Smith v Western Metals Copper Ltd[2003] QDC 6

DISTRICT COURT OF QUEENSLAND[2003] QDC 006

PARTIES:

PAUL RAYMOND SMITH

(plaintiff)

-and-

WESTERN METALS COPPER LIMITED

(A.C.N. 004 664 108)

(first defendant)

-and-

CALTON HILLS PTY LTD

(A.C.N. 066 708 727)

(second defendant)

-and-

MOUNT ISA CITY COUNCIL

(third defendant)

FILE NO/S:

(D) 27 of 2000

DIVISION:

District Court

DELIVERED ON:

12 February 2003

DELIVERED AT:

Mt. Isa

HEARING DATE:

4 February 2003

JUDGE:

Forde D.C.J.

ORDER:

  1. That the judgment entered by the Respondent/Plaintiff against the Applicant/Third Defendant in default of appearance on 10 December 2002 be set aside.
  2. That the Applicant/Plaintiff have leave to defend and that the defence be filed and served within twenty-one (21) days.

• **Provided material**
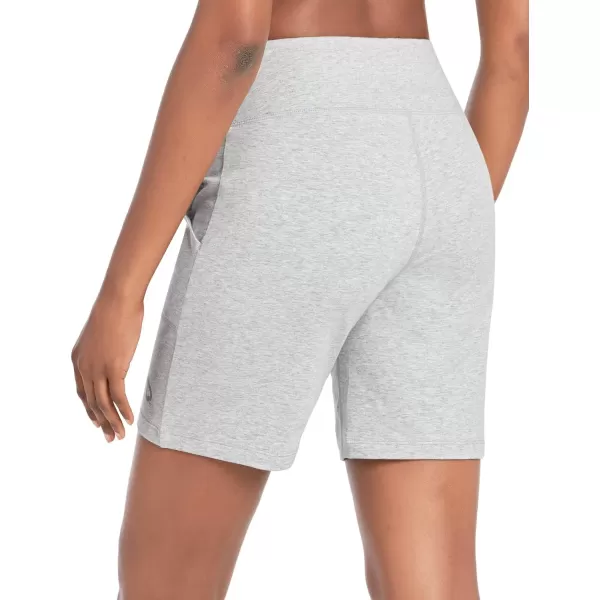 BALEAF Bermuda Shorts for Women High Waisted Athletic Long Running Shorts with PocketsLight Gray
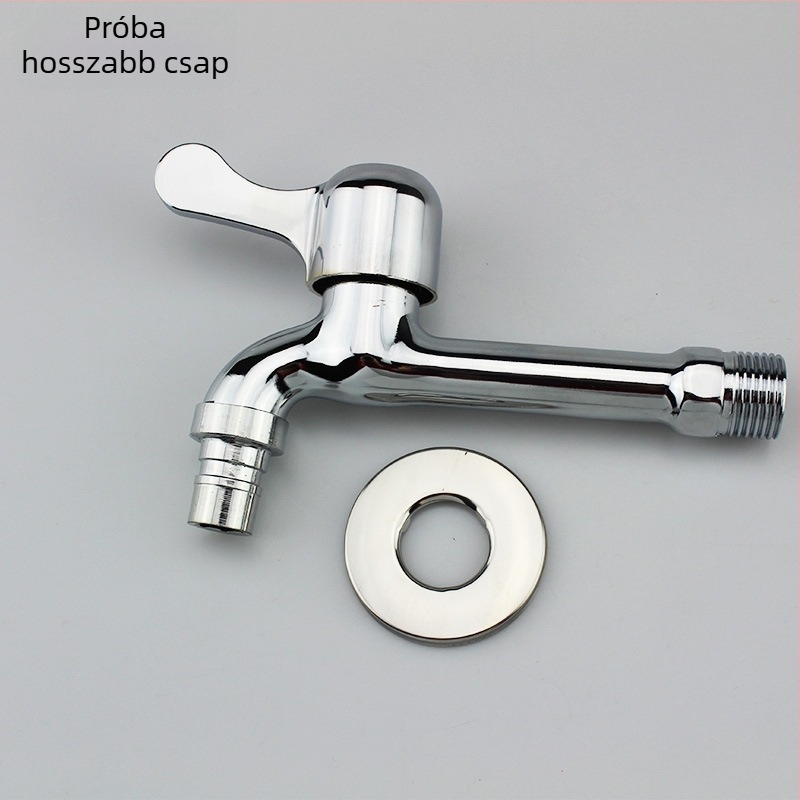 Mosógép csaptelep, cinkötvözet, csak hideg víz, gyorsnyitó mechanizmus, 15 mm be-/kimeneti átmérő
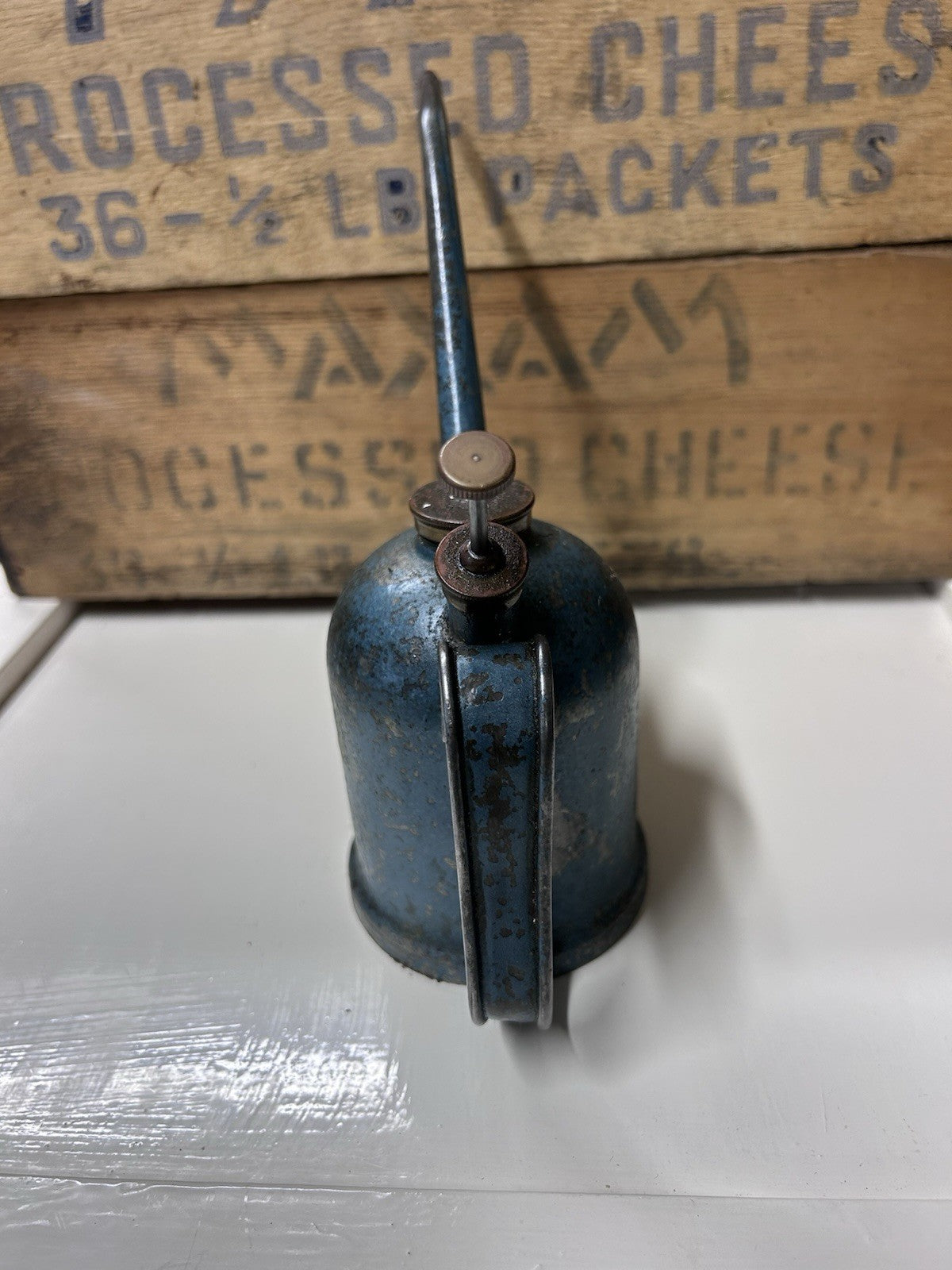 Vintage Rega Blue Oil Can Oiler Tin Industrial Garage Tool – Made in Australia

• **Task goal**
Which judge is listed in the Smith v Western Metals Copper Ltd court record?

• **Solved problem**
Forde D.C.J.